Indeed, insertion of thiol groups in meningococcal C oligomers followed by thiol-maleimide conjugation on CRM197 has been previously shown feasible, although the conjugation with CRM197-EMCS (6.5 linker per protein) reaction linked on average only 1.8 oligosaccharides per protein. In our work we have confirmed that conjugation of S. Typhimurium OAg to CRM197-EMCS is feasible, provided that a high number of linkers per protein are present (+ 11.3), resulting in a conjugate bearing about 2.7 OAg chain per protein. We did not observe conjugation in the presence of only 3.1 linker per protein. While in our investigation we did not test CRM197-EMCS with an average of 6.5 linkers and we have used a longer sugar model (20.5 vs. 4.5 kDa), we think that both finding underline how, in the presence of thiol chemistry, the synthesis of conjugate vaccine with a controlled number of glycopeptide linkages may present some issues [35]. In addition, work from Nilo et al. confirmed that thiol-maleimide chemistry resulted in lower sugar loading on CRM197 compared to copper-free conjugation [26].

Copper-free chemistry was preferred because it produced better conjugation yields in preliminary tests and avoids the use of a toxic metal. Differently from the thiol chemistry tested, copper-free click chemistry allowed the linkage of the terminal sugar end of the OAg chain to the protein with high conjugation yields (higher than 80%) even when few linkers were present on the protein (average number of 4) and to have conjugate formation with just one linker on the protein (38% of CRM197 conjugated). It is important also to consider that the conditions tested for the thiol chemistry have an intrinsic bias, since they used higher concentration of both OAg and protein, and higher molar ratio of active groups of OAg per linker on the carrier protein. The click conjugation proceeds with a fast rate with the reaction completed in only 2 h even when only one linker is present on the carrier protein. However, the linkers used for the synthesis of click and thiol conjugates were different, and an impact of the type of linker on conjugate formation cannot be excluded.
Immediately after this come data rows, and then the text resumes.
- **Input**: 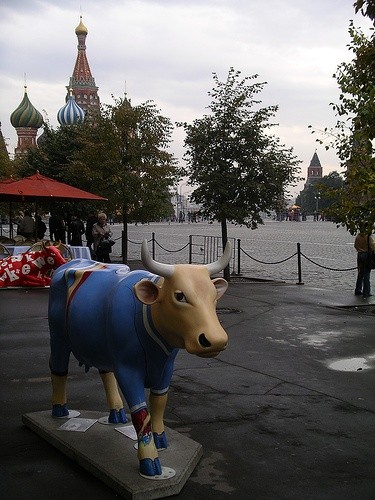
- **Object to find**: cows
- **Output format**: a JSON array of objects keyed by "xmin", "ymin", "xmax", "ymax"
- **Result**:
[
  {"xmin": 0, "ymin": 239, "xmax": 66, "ymax": 289},
  {"xmin": 47, "ymin": 238, "xmax": 233, "ymax": 476}
]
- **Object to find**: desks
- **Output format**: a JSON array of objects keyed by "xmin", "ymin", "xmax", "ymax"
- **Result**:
[
  {"xmin": 5, "ymin": 245, "xmax": 31, "ymax": 256},
  {"xmin": 63, "ymin": 246, "xmax": 91, "ymax": 260}
]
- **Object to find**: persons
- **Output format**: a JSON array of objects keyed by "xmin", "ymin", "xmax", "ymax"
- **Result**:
[
  {"xmin": 116, "ymin": 209, "xmax": 242, "ymax": 224},
  {"xmin": 48, "ymin": 210, "xmax": 86, "ymax": 247},
  {"xmin": 85, "ymin": 210, "xmax": 99, "ymax": 251},
  {"xmin": 354, "ymin": 221, "xmax": 375, "ymax": 297},
  {"xmin": 272, "ymin": 204, "xmax": 334, "ymax": 223},
  {"xmin": 17, "ymin": 209, "xmax": 46, "ymax": 240},
  {"xmin": 0, "ymin": 215, "xmax": 19, "ymax": 223},
  {"xmin": 92, "ymin": 212, "xmax": 114, "ymax": 263}
]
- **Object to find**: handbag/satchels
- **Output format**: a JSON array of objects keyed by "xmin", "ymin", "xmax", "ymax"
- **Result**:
[
  {"xmin": 367, "ymin": 234, "xmax": 375, "ymax": 269},
  {"xmin": 97, "ymin": 235, "xmax": 116, "ymax": 248}
]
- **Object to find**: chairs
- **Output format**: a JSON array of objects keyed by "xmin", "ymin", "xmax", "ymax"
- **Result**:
[{"xmin": 0, "ymin": 233, "xmax": 73, "ymax": 262}]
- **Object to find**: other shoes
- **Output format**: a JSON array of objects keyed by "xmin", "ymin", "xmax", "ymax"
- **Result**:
[
  {"xmin": 363, "ymin": 294, "xmax": 372, "ymax": 297},
  {"xmin": 355, "ymin": 292, "xmax": 363, "ymax": 295}
]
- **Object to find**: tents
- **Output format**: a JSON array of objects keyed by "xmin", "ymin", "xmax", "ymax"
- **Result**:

While it has been previously reported that the linkers used for thiol-maleimide addition induced a lower anti-linker response compared to the cyclooctene ring generated by SPAAC [26], our group has previously shown how conjugate with even only one sugar moiety per protein synthesized by copper-free click reaction can induce strong immunogenicity [6].

In order to generalize the outcome of the comparison between thiol and click chemistries, different sugar and – more importantly - protein models should be investigated. While we would expect different carrier proteins to behave differently, we think that the outcome of the current investigation will likely apply to the diphtheria toxoid (DT), another commonly used carrier protein, structurally related to CRM197.

In conclusion, we compared thiol and click chemistry for the synthesis of site-selective conjugates on the OAg. Click chemistry allows the synthesis of glycoconjugates where different amino acid can be targeted and in a different number, impacting the number of sugar present per carrier protein and the immunogenicity [6]. Click chemistry is therefore a powerful tool for the synthesis of glycoconjugate vaccines as it allows the investigation of different parameters important for the immunogenicity.